As large as it is at $68.4 billion, the administration's proposed budget for the Department of Veteran Affairs for FY 2015 actually still leaves gaping holes. We need a solid promise of sufficient, timely and predictable funding for Dept of Veteran Affairs in order to meet the needs of a new generation of returning veterans as well as those of previous eras.
It's not enough to fund just minimally adequate construction of new and expanded facilities Our military drawdown in the next three years means 1 million veterans will return home -- bringing the total veterans population to nearly 22 million. Where will the Department of Veteran Affairs serve them? How?
It's also not enough to fund just the parts of the VA budget in advance -- only those that deal with health services -- yet leave other pieces dangling hostage to political gamesmanship and future budget standoffs.
To keep its promises to our veterans, Congress should approve currently pending legislation that would extend advance appropriations to all Veteran Affairs appropriations accounts. Veterans should not have to wonder -- as they did last fall -- whether their benefits payments will be threatened. Medical and prosthetic research must not be delayed or cast aside. Our national cemeteries must not say "call back later" when that moment comes for a veteran and his or her family.
We must also recognize that the changing bureaucratic contracting process for vital health tools like hearing aids, wheelchairs, and artificial limbs, which fall under the category of "prosthetics," are currently creating a new Veteran Affairs backlog that jeopardizes the health and quality of life of too many veterans. They need timely decisions on and access to tools that help them see, hear and be independent. Congressional oversight is needed to prevent new regulations from sidelining veterans unnecessarily for months and forcing them and their families to cope with the stress of unnecessary and avoidable delays.
In addition, it's simply not right to say that veterans of one era should get more care than veterans of another. Yet we now provide comprehensive benefits only to caregivers of veterans with a service-connected injury that occurred after Sept. 11, 2001.
Congress should erase the line it forced Veteran Affairs to draw in the caregivers' sand and should immediately expand eligibility for the Veteran Affairs Caregiver Support Program to veterans of any era, of any age, and without exemption for serious illnesses and diseases. After all, America's veteran population is not just growing.

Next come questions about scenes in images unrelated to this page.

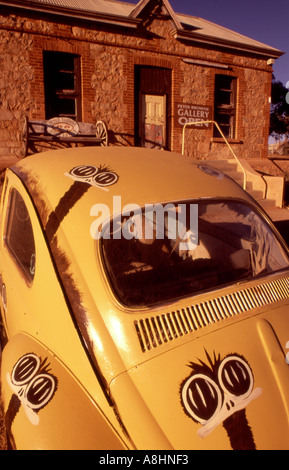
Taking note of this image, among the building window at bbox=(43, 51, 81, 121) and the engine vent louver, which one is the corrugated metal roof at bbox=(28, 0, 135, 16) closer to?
the building window at bbox=(43, 51, 81, 121)

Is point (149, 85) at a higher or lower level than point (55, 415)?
higher

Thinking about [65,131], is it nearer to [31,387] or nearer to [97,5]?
[97,5]

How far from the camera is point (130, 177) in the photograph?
203 cm

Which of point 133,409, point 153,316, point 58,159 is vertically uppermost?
point 58,159

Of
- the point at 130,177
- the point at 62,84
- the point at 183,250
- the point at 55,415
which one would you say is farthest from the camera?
the point at 62,84

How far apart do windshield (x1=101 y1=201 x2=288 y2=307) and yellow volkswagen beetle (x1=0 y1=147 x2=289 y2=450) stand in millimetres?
11

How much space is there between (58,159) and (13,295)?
1.01 metres

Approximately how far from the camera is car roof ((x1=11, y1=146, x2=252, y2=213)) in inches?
76.1

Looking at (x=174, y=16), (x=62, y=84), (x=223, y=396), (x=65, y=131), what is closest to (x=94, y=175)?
(x=223, y=396)

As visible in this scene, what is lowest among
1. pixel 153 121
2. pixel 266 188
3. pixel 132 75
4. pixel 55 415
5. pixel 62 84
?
pixel 55 415

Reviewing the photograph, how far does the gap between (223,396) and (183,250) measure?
4.69 feet

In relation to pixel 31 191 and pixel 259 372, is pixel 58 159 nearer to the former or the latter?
pixel 31 191

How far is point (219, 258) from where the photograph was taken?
2289 millimetres

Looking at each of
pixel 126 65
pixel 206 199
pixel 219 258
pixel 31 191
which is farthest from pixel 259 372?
pixel 126 65
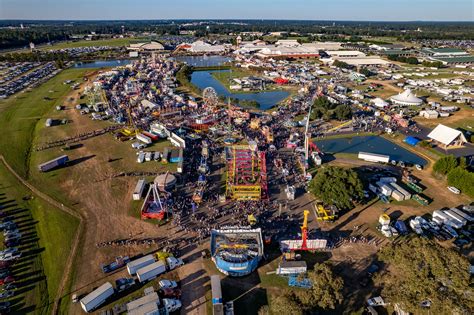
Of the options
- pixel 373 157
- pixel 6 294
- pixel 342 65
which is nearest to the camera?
pixel 6 294

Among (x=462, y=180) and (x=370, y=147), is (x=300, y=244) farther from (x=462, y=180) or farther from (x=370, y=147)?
(x=370, y=147)

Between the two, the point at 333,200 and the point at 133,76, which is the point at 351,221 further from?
the point at 133,76

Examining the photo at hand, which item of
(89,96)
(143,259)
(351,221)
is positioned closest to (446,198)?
(351,221)

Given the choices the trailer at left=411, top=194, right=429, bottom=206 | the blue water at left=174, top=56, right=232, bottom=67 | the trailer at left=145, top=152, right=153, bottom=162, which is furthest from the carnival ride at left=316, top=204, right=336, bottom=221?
the blue water at left=174, top=56, right=232, bottom=67

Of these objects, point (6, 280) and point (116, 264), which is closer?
point (6, 280)

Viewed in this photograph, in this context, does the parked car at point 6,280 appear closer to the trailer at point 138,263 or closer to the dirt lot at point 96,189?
the dirt lot at point 96,189

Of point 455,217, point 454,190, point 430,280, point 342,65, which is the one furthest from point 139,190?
point 342,65
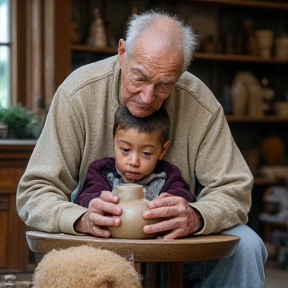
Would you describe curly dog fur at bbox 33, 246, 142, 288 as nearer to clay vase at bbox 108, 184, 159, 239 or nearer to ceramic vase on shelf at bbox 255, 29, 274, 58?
clay vase at bbox 108, 184, 159, 239

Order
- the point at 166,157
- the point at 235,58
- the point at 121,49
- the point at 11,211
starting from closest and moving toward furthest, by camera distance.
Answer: the point at 121,49, the point at 166,157, the point at 11,211, the point at 235,58

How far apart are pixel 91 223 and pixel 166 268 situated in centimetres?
34

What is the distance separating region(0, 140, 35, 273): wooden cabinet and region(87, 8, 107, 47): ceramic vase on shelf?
6.03ft

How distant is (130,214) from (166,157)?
0.55m

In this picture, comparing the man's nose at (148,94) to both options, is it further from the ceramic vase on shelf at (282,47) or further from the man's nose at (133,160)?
the ceramic vase on shelf at (282,47)

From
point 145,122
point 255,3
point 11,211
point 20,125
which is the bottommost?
point 11,211

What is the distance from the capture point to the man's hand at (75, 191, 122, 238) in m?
2.25

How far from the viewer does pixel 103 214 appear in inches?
89.9

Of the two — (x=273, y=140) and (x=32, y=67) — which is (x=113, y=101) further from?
(x=273, y=140)

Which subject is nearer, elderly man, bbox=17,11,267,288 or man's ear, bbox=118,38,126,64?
elderly man, bbox=17,11,267,288

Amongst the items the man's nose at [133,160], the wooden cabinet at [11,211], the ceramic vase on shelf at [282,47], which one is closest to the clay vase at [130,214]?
the man's nose at [133,160]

It's growing older.
And isn't living well and longer the point?
It's not good enough that even under current funding, the Department of Veterans Affairs cannot maintain capacity to provide for the unique health-care needs of veterans for whom "living well" no longer comes naturally, the veterans with severe disabilities, such as those who have experienced spinal cord injury or disease, traumatic brain injury, blindness, amputation or mental illness. That promise was spelled out in law in 1996, but it's not being kept. In fact, Veteran Affairs cannot even keep track of how far it is falling short. Congress needs to reinstate reporting requirements for Veteran Affairs specialized services. Veteran Affairs must be compelled to complete annual capacity reports to ensure proper staffing and facilities so it can meet goals for delivering patients quality care.
Yes, there are some good signs out there. Americans salute veterans, employers express interest in hiring them, stigma as a result of physical injury and mental illness is being addressed more openly. Congress and the administration are saying the right things. But they need to act. Our veterans don't have the luxury of waiting. The numbers who need our help are growing, and they need that help. And they need it now.